◆ Supplied text
* * * * * * *

In the decades that followed, Hershey Chocolate grew exponentially in size and the original factory complex added many buildings, becoming a dense maze of hallways, vats, and pipes that created the eponymous chocolate bars, Hershey’s Kisses, chocolate syrup, and a myriad of other products that came and went as other companies were acquired and candy lines were introduced and discontinued. Milton Hershey passed away in 1945, leaving the Milton Hershey School Trust with a controlling interest in the Hershey Company, as well as ownership of Chocolate World and Hershey Entertainment and Resorts, which in turn owns Hersheypark. The original factory housed all production until 1963, when a factory in Smith Falls, Ontario opened, followed by one in Oakdale, CA in 1965.
Controversies beset the Hershey Company in the new millennium. These included legal disputes over the calling candy ‘milk chocolate’ when vegetable oils replaced cocoa butter and milk substitutes were used, a dismissed price-fixing suit, Hershey’s refusal to adopt fair trade practices (including measures to prevent child labor), use of the MHS Trust as a “GOP slush fund”, and an ugly incident involving the foreign exchange students who had paid to see the country and were instead placed in exploitative conditions in the Palmyra plant.

* * * * * * *

◆ Source material
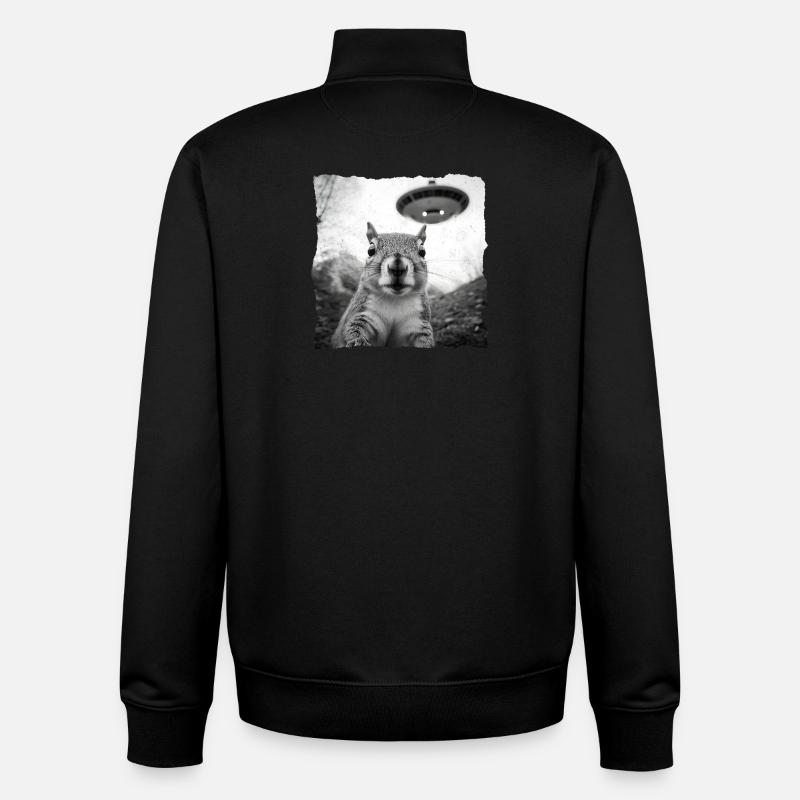 Alien Eichhörnchen Begegnung – Lustiges Sci-Fi - Unisex Organic Zip Sweatshirt von Stanley/Stella - Schwarz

* * * * * * *

◆ Exercise tasks
a – Answer these questions from the Hershey Company text:
(i) In what year did Milton Hershey pass away?
(ii) Where did the factory that opened in 1963 stand?
(iii) In which plant were the foreign exchange students placed?
b – Transcribe everything in the Hershey Company text from "Controversies beset the" down to "the Palmyra plant.".
The data comes from a separate source.

◆ Exercise solutions
a –
(i) 1945
(ii) Smith Falls, Ontario
(iii) The Palmyra plant

b –
Controversies beset the Hershey Company in the new millennium. These included legal disputes over the calling candy ‘milk chocolate’ when vegetable oils replaced cocoa butter and milk substitutes were used, a dismissed price-fixing suit, Hershey’s refusal to adopt fair trade practices (including measures to prevent child labor), use of the MHS Trust as a “GOP slush fund”, and an ugly incident involving the foreign exchange students who had paid to see the country and were instead placed in exploitative conditions in the Palmyra plant.